_CONSIGNE_
Poursuivez le passage sur le recueil « l'Ange et la Rose » en reprenant juste après sa dernière phrase.

_PASSAGE FOURNI_
En 1965, Robert Morel, éditeur atypique, édita, dans le format carré de sa fameuse collection Célébrations, une traduction d’un recueil allemand intitulé « l’Ange et la Rose ». Le livre est très joliment illustré de 12 dessins de l’auteur, qui sont bien mis en valeur par la qualité d’impression et l’épaisseur du papier. La couverture est également ornée d’un beau dessin en relief.
Néanmoins, le principal intérêt du recueil réside dans le texte, qui est un long et unique de 80 pages environ. Arp est une des figures majeures du dadaïsme et du surréalisme, mouvements iconoclastes et férocement anticléricaux. Pourtant, et avec une sincérité qui m'a profondément surpris et ému, ce recueil est pénétré d’une foi profonde, démontrant ainsi la complexité des hommes qui ont fondé ces mouvements et l’inanité des étiquettes… Il émane vraiment, de chaque page, le sentiment d’une inextinguible soif de Dieu alimentée par l’horreur de la société contemporaine, mercantile, militariste et utilitariste, où le poète se débat comme un ange englué dans les turpitudes du siècle.

_MATÉRIEL SOURCE_
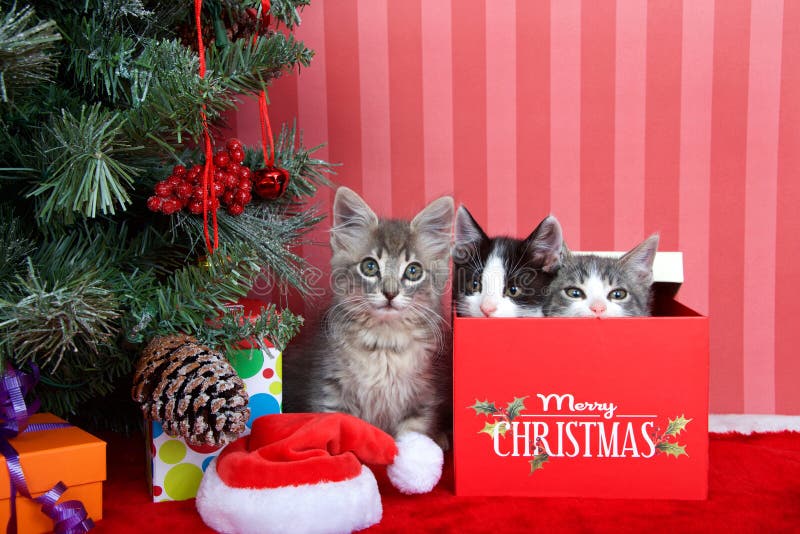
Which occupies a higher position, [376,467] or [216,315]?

_RÉSULTAT FINAL_
Le texte n’échappe pas à certaines redites et longueurs car le message, d'une grande simplicité, est répété inlassablement : la société construite par les hommes, qui aspirent au surhomme et bafouent la beauté fragile des choses (la lumière, les fleurs, etc.), est atroce et seule la puissance de Dieu, que nous implorons vainement, pourrait rédimer le monde. Tout est dit dès la première page, qui résonne comme une prière :
Un ange pour de vrai
un ange de lumière
un ange encore une fois
un ange s’Il te plaît.
Sinon nous allons croire
que Tu veux abandonner tout de bon
aux libre-penseurs du dimanche
mécaniques et robots compris
les prairies désherbées de la terre.
Les pauvres hommes en prière cependant
devraient une nouvelle fois
être à même de respirer.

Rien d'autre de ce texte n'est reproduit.